Wyatt called her close friend and co-worker, Alexander Bosland, to meet her in the church parking lot and take her girls for safe keeping because she feared a confrontation with Lloyd.
As the two were transferring the children to Bosland's pickup, Lloyd raced into the parking lot, exited his vehicle and wildly started shooting.
With Bosland on the phone with E-911, Lloyd emptied his Luger handgun into Kimberly Wyatt's body, made a cell phone call, and then fired a fatal shot into Kimberly Wyatt's head. When it was all over, Kimberly Wyatt had been shot nine times and her daughter, twice.
Wyatt was dead at the scene but Sarah was rushed to Cumberland Medical Center and then flown to The University of Tennessee Medical Center where she died a short time later.
During a preliminary hearing held in June 2006, Bosland testified that Lloyd drove into the parking lot, walked around his pickup truck and opened fire.
The first shot hit Sarah, fired from a distance of about three feet. Bosland said Lloyd stepped over Sarah's body and fired several shots into Wyatt's upper torso. Wyatt fell to the pavement and tried crawling under Bosland's pickup. Bosland said Lloyd was screaming things like, "You are not going to ruin my life anymore," "You've ruined my life for the last time," and, "You're going to die."
According to arrest warrants at the time, Lloyd made a cell phone call, reloaded his gun, walked over to the pickup and grabbed Wyatt's leg, dragged her from beneath the vehicle and fired one last shot into the back of her head from inches away.
Lloyd fled the scene but his Nissan Altima was spotted in Bledsoe County a short time later and after a chase of about 36 miles, his vehicle was forced to a stop when rammed by a Bledsoe County sheriff's deputy's vehicle.
The case had been moved to Cookeville in an attempt to gain an impartial jury panel when it appeared the case was headed for trial. The state had already announced it would seek the death penalty.
Most observers stated it was a slam-dunk case, with the most damning evidence being the E-911 call placed from the scene. That recording includes not only the witness, the voices of Kimberly Wyatt and Huston Lloyd and the sound of gunshots ringing out.
Other evidence, including the murder weapon which was traced to Lloyd, made it appear the case was air-tight.

TASKS TO COMPLETE:
• a. Translate this sentence from the news report into Spanish: "The state had already announced it would seek the death penalty."
• b. List every person the news report names.
• c. Write out the part of the news report that opens with the words containing "With Bosland on" and closes with "her daughter, twice.".

RAW DATA:
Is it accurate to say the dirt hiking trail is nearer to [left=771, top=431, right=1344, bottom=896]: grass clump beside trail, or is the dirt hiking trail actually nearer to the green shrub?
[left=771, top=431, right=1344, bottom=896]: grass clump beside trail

...

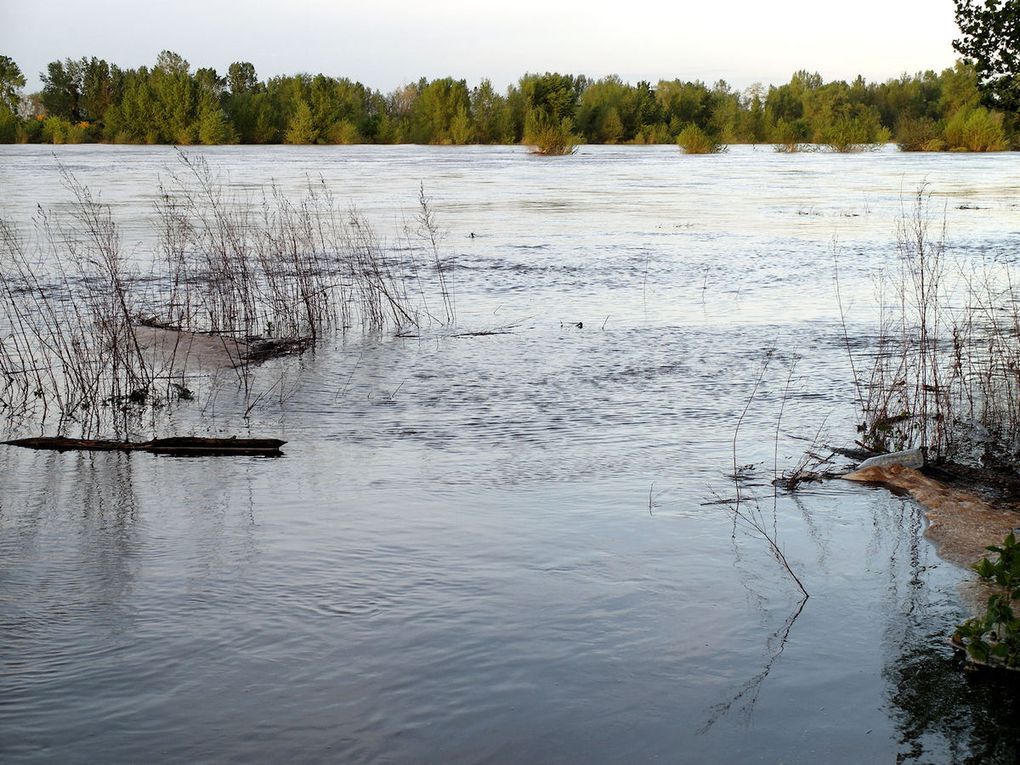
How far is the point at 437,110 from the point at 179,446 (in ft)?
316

--

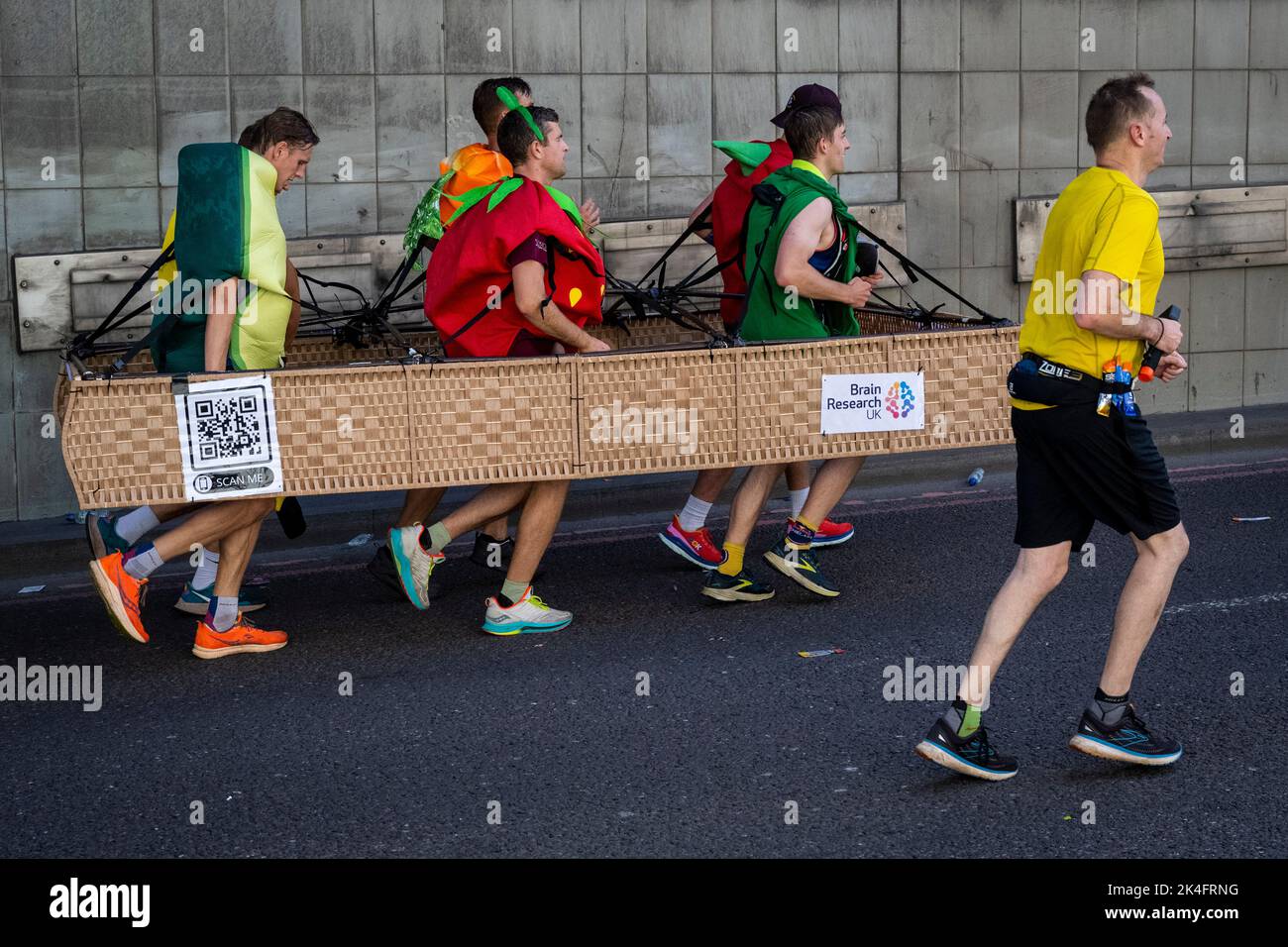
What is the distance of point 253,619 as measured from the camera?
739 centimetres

ANSWERS TO THE EXERCISES:
• a. El estado ya había anunciado que pediría la pena de muerte.

• b. Kimberly Wyatt, Alexander Bosland, Huston Lloyd, Sarah

• c.
With Bosland on the phone with E-911, Lloyd emptied his Luger handgun into Kimberly Wyatt's body, made a cell phone call, and then fired a fatal shot into Kimberly Wyatt's head. When it was all over, Kimberly Wyatt had been shot nine times and her daughter, twice.